The Camosun College women’s basketball team is preparing for its upcoming season, which starts on November 1. Chargers women’s basketball guard Tessa Lannon-Paakspuu, who is a fourth-year Sport and Fitness Leadership student, is in her fifth and final year with the team. She says that she’s really excited about this season.
“We have a new coach, and a lot of new, young girls,” says Lannon-Paakspuu. “We have potential to go to nationals this year. This season we have a lot of opportunity for success, and [coach Justin Thiessen] is helping us set that up really well.”
Thiessen started with the Chargers in July; he arrived in Victoria from China, where he had been running a successful basketball academy for several years. Thiessen has been coaching basketball for almost two decades and has high hopes for his new coaching job and for the season.
“I think with any season, you hope to win a championship,” says Thiessen. “But these guys are fantastic. They really help each other and encourage each other; usually that communication is a goal in itself.”
The Chargers teams have competed in more than 100 provincial and national championships and have had over 50 medal-winning finishes in their combined histories, and that puts a certain pressure on the women basketball players to keep that record climbing.
“Right now, we’re really just using our skills together,” says Lannon-Paakspuu. “We’re not a very large team. Not whatsoever. But we use our abilities to run the ball really quick, and then key in our specific skills and abilities, allowing each girl to play how she can. We are just playing basketball, which is great.”
Lannon-Paakspuu thinks that what makes this year special is the comfortable environment amongst the players.
“The atmosphere of this team is just great,” she says. “Every single girl gets along with each other; we have no conflicting personalities or difficult people on the team. We all just flow so well together.”

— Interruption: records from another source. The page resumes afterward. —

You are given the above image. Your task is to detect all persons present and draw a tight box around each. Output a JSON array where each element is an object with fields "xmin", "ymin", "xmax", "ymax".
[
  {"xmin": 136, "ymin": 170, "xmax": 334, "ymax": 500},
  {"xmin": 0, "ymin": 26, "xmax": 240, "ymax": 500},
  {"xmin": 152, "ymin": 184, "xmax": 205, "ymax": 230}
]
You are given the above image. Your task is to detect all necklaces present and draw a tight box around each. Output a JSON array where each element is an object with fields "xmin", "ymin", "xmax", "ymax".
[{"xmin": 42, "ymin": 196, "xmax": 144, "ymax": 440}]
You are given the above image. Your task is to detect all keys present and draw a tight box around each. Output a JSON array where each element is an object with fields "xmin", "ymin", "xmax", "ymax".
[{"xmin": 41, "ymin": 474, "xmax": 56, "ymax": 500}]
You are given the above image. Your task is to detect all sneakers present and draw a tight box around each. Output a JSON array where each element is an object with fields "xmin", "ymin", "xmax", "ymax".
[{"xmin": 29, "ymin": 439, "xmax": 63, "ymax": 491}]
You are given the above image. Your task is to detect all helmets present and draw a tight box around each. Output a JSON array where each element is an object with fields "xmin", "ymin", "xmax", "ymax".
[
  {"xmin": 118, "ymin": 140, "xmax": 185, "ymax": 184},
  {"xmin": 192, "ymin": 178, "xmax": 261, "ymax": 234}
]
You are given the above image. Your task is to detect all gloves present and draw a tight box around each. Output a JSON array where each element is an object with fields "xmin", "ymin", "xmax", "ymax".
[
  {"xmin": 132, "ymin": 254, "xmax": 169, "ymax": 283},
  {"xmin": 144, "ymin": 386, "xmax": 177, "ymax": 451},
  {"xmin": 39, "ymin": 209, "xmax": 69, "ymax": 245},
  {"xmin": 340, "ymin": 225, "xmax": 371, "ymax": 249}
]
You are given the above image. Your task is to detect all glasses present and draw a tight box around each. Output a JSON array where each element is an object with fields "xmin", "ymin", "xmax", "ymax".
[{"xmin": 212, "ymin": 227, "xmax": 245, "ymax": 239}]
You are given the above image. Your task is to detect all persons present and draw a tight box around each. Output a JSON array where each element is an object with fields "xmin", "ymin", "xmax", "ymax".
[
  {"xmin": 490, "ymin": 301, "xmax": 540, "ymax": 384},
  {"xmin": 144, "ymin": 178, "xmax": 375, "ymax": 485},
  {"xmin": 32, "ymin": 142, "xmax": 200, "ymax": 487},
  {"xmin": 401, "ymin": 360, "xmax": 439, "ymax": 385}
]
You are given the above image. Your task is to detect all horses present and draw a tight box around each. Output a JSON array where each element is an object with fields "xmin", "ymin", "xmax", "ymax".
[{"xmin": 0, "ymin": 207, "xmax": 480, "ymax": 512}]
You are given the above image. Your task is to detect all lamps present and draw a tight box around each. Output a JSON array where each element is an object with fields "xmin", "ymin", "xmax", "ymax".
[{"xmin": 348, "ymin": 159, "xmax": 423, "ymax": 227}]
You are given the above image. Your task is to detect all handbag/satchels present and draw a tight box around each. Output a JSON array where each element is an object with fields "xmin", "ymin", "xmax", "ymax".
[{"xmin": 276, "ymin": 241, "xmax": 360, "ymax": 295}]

Thiessen says that good communication between the coach and the players on the team is evident this year.
“If we talk to each other, if we check in, if we commit to communicate, then there is nothing they won’t be able to do,” he says.
Lannon-Paakspuu says that the players practice five days a week.
“We have our team lift every Monday, and we also lift on our own time,” she says. “Plus, we try to go to the gym whenever we have a moment.”
The whole team is looking forward to its first regular season games; however, as this is her final season, Lannon-Paakspu is also looking forward to a life without playing basketball—at least for a while.
“I jumped into basketball and college right after high school,” she says. “I’ve had five very, very full years. I think I need to do a basic 9-to-5, and just enjoy my life for a while.”
Lannon-Paakspuu says that if she were to offer advice to a woman basketball player just starting out—say, a Camosun student considering joining the Chargers basketball team—it would be to just enjoy themselves.
“The years go by really fast, then once it’s done, it’s done,” she says. “You might as well have fun with it.”